Closed in the public interest
Lastly, the GAC issued advice on the ‘closed generics’, applications for generic strings - terms on which no one may claim an exclusive right – to be operated in a closed manner and for the sole benefit of one entity (.BLOG, .CLOUD, .DOCS, etc.).
The government’s representatives advise that such (ab)use of the new gTLD program may only be allowed if the relevant applicants establish that the closed operation of a generic term serves the public interest.
As per the letter from September 2012 signed by EuroDNS and alerting the ICANN Board of the threat this practice would constitute to consumer choice, EuroDNS strongly supports this GAC advice.
During this session lead by Karen Lentz, ICANN Operations and Policy research Director, Deloitte and IBM, the companies contracted by ICANN to provide the Trademark Clearinghouse (TMCH) services, explained that while the recording of trademarks was already open to trademark holders, several functions required for the launch of the new extensions were not yet implemented as they need to be more specifically defined by ICANN.
Although these functions are not required at this stage, Deloitte and IBM assured the audience that they would be ready before the launch of the new gTLDs.
As announced, eBrand Services, EuroDNS’ corporate arm has become one of the first TMCH agents to be accredited to record trademarks and is already providing this service to several IP professionals and its corporate customers via its TMCH-Genius innovative platform.

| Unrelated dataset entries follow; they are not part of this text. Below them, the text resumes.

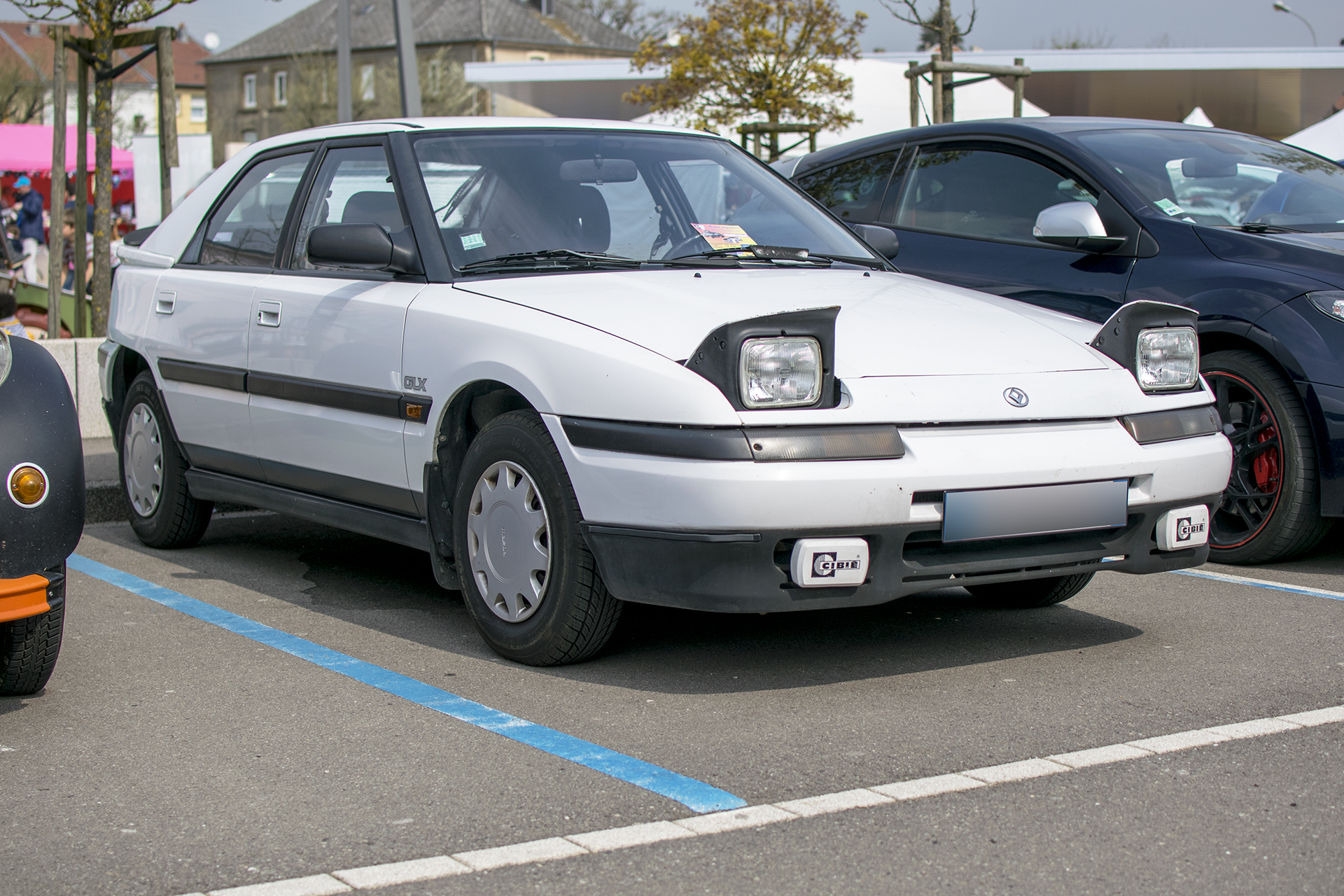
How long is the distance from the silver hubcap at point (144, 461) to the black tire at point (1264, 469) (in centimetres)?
415

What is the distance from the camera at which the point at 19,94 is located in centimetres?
5556

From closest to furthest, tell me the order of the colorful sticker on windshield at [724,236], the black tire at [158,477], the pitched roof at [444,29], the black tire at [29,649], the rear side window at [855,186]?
1. the black tire at [29,649]
2. the colorful sticker on windshield at [724,236]
3. the black tire at [158,477]
4. the rear side window at [855,186]
5. the pitched roof at [444,29]

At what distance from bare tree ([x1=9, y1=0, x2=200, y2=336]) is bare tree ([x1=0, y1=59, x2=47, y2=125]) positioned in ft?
147

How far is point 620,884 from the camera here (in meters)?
2.62

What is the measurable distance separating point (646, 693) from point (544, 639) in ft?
1.11

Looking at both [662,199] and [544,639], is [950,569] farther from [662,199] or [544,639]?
[662,199]

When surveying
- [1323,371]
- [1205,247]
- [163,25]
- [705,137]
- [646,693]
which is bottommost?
[646,693]

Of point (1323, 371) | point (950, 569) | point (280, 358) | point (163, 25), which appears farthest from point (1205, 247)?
point (163, 25)

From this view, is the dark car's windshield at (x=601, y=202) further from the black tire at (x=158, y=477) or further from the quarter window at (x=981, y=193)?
the black tire at (x=158, y=477)

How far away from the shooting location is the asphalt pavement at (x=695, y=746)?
8.89 ft

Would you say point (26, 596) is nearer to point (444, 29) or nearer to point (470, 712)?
point (470, 712)

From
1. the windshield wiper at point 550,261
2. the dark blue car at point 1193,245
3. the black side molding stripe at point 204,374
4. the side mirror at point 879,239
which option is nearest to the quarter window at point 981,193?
the dark blue car at point 1193,245

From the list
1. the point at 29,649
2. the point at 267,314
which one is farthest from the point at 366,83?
the point at 29,649

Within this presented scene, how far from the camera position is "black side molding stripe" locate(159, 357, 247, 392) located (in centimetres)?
534
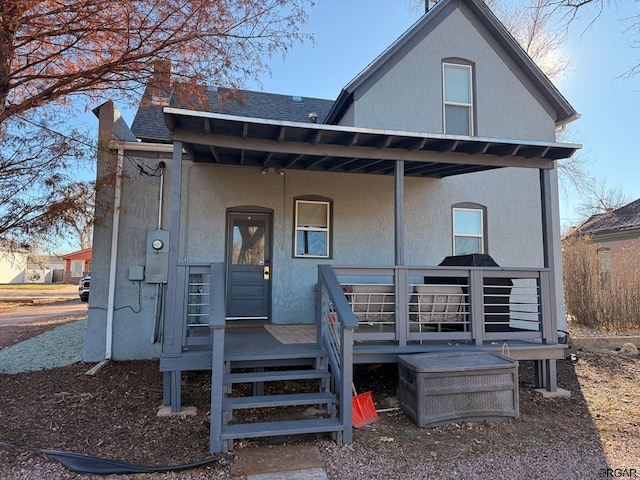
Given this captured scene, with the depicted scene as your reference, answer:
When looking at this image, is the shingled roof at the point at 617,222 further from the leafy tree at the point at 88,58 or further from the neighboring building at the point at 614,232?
the leafy tree at the point at 88,58

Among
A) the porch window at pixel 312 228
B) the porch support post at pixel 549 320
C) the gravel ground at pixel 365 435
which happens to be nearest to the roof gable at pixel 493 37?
the porch window at pixel 312 228

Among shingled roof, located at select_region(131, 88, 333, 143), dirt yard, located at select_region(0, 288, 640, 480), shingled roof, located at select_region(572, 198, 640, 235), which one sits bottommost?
dirt yard, located at select_region(0, 288, 640, 480)

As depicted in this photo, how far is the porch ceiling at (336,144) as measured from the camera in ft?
15.4

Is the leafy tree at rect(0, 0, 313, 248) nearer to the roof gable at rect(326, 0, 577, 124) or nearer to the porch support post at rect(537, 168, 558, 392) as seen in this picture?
the roof gable at rect(326, 0, 577, 124)

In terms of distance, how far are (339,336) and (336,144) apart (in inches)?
97.3

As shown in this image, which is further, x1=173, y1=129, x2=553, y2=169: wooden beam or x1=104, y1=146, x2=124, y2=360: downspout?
x1=104, y1=146, x2=124, y2=360: downspout

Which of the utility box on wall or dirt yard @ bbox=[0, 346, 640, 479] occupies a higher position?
the utility box on wall

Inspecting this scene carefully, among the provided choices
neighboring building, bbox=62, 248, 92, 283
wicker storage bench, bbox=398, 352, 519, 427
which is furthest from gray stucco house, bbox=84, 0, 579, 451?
neighboring building, bbox=62, 248, 92, 283

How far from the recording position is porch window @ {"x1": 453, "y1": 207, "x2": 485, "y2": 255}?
7937mm

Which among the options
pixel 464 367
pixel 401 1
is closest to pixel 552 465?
pixel 464 367

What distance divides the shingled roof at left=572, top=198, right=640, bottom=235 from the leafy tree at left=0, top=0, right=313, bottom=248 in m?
14.2

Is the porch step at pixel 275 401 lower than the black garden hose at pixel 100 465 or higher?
higher

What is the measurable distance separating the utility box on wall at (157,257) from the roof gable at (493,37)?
4076 mm

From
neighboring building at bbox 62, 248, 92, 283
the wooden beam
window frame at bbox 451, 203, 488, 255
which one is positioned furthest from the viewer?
neighboring building at bbox 62, 248, 92, 283
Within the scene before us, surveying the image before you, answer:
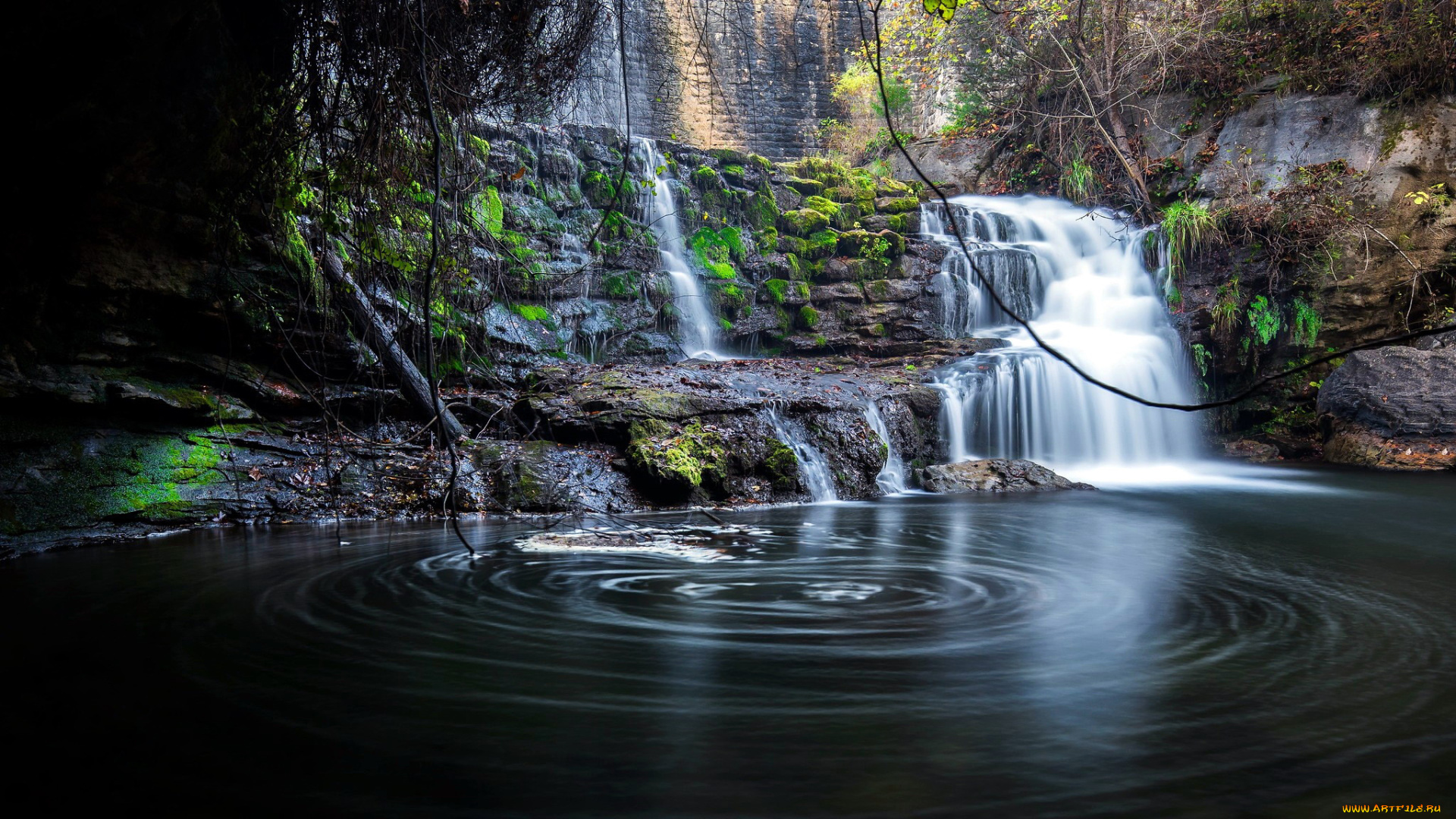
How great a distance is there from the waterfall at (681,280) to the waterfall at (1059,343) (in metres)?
3.41

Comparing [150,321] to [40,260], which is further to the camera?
[150,321]

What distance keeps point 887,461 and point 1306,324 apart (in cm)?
649

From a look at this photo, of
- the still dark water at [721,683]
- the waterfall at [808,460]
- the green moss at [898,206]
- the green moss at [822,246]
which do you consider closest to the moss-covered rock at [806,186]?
the green moss at [898,206]

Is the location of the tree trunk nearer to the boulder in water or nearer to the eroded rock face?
the boulder in water

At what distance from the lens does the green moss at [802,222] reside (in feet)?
43.6

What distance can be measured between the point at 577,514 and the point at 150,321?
10.0 feet

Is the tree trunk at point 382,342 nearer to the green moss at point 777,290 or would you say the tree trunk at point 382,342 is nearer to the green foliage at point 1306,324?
the green moss at point 777,290

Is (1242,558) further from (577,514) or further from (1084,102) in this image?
(1084,102)

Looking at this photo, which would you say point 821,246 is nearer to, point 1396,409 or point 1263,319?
point 1263,319

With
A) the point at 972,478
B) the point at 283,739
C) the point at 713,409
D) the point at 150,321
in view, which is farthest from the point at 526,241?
the point at 283,739

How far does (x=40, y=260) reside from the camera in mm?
4797

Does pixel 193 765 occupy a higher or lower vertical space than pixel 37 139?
lower

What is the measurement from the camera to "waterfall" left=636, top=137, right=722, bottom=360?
11773mm

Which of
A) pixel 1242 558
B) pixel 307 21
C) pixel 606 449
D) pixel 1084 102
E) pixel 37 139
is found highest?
pixel 1084 102
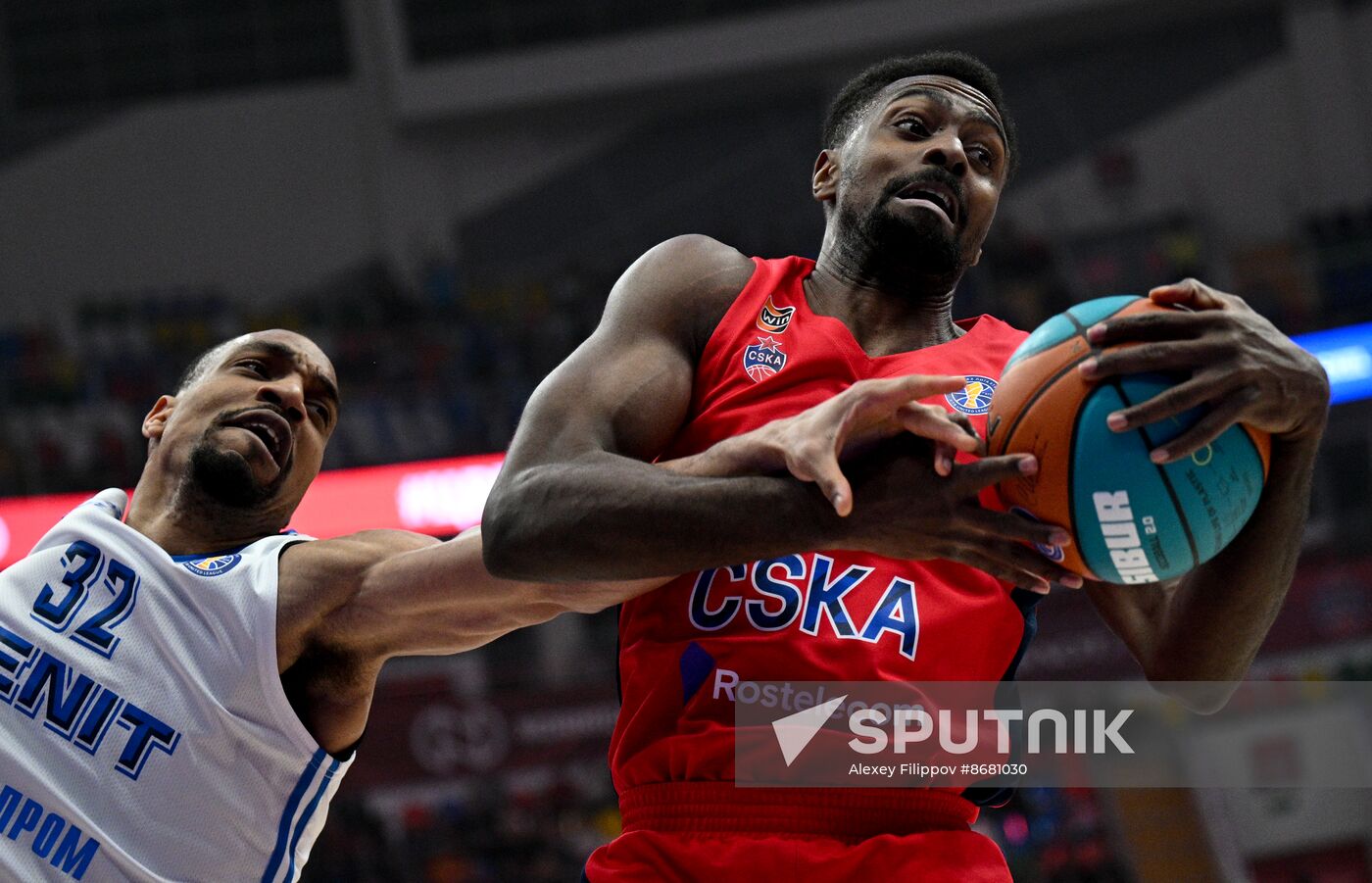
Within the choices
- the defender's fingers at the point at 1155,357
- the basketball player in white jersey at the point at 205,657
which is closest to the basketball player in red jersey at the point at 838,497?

However, and despite eBrand Services efforts to simplify the use of this service, the inner complexity of the trademark registration system makes it difficult to use for the 'occasional' trademark holder. Fully aware of this problem, EuroDNS is currently working on the implementation of a highly simplified version of the TMCH service on its platform; this version will allow customers who hold a trademark to record it for Sunrise registration with just a few clicks.